FIG. 3 is a block diagram showing a second embodiment of the present invention.

FIG. 4 is a block diagram of a conventional PLL.

[Explanation of symbols]

 DESCRIPTION OF SYMBOLS 1 Signal input terminal 2, 3 DF / F 4, 5 CMOS switch 6 Phase comparison circuit 7 Filter 8 VCO 9 Output terminal 10 Exclusive OR gate (EX-OR) 40 Input terminal 41, 42 DF / F (D-flip-flop) 43 Loop filter 44 Amplifier 45 VCO (Voltage Controlled Oscilater)
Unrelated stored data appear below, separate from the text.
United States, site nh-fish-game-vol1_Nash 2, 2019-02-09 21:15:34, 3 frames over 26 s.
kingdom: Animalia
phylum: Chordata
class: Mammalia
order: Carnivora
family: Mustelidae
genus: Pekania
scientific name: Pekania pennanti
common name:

──────────────────────────────────────────────────続 き Continued on the front page (58) Field surveyed (Int.Cl. ⁶ , DB name) H04L 7/033

Claims (4)

(57) [Claims] 1. A VCO for generating a clock signal having a frequency corresponding to an input voltage, a phase comparator for comparing a phase between an input signal and the clock signal, and a filter for filtering an output of the phase comparator to output the VCO to the VCO. In a PLL having a loop filter that supplies the input voltage, the VCO generates the clock signal, and generates an auxiliary clock signal having a phase difference of 90 ° from the clock signal. Performing a phase comparison between the input signal and the clock signal, and a phase comparison between the input signal and the auxiliary clock signal, and combining these phase comparison results, the clock signal can be used to determine the bit rate of the input signal. When the clock signal has a clock frequency of １ ／, a signal representing the advance or delay of the phase of the clock signal with respect to the input signal is transmitted to the loop. PLL, characterized in that to be able to supply to the loop filter. 2. The phase comparator according to claim 2, wherein the clock signal and the auxiliary clock signal are respectively input to a data input terminal, and the two input signals are both input to a clock input terminal. 2. The PLL according to claim 1, further comprising a gate circuit configured to generate a signal indicating the phase lead / lag from the outputs of the two D flip-flops. 3. The gate circuit passes a positive logic output and a negative logic output of one of the two D flip-flops based on a positive logic output and a negative logic output of the other D flip-flop. 3. The PLL according to claim 2, comprising a pair of CMOS switches for blocking / blocking. 4. An exclusive OR circuit for outputting an exclusive OR of a positive logical output or a negative logical output of one D flip-flop and a positive logical output or a non-logical output of the other D flip-flop. 3. The PLL according to claim 2, wherein the PLL is a gate.